**THE DATA**
★ ★ ★ ★ ★
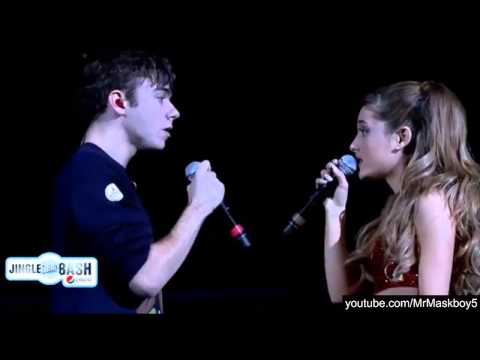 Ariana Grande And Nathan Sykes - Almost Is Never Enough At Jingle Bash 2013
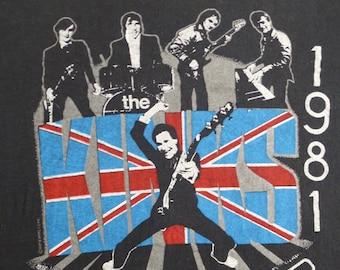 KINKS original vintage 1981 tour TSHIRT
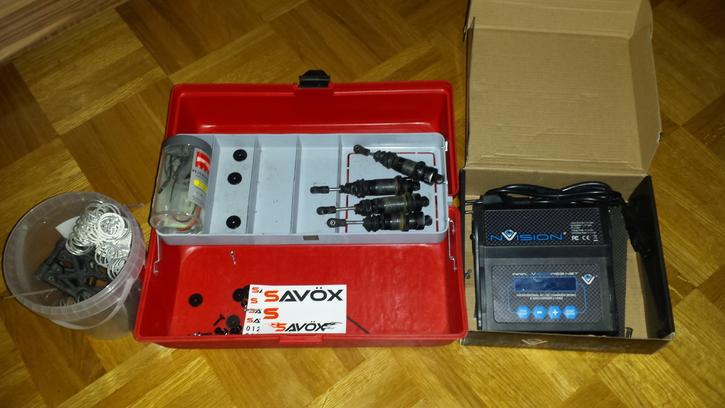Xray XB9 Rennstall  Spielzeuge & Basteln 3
★ ★ ★ ★ ★
**WHAT YOU NEED TO DO**
Each line of the data above is to be output exactly; the pictures are not to appear.

**SOLUTION TO THIS TASK**
 Ariana Grande And Nathan Sykes - Almost Is Never Enough At Jingle Bash 2013
 KINKS original vintage 1981 tour TSHIRT
Xray XB9 Rennstall  Spielzeuge & Basteln 3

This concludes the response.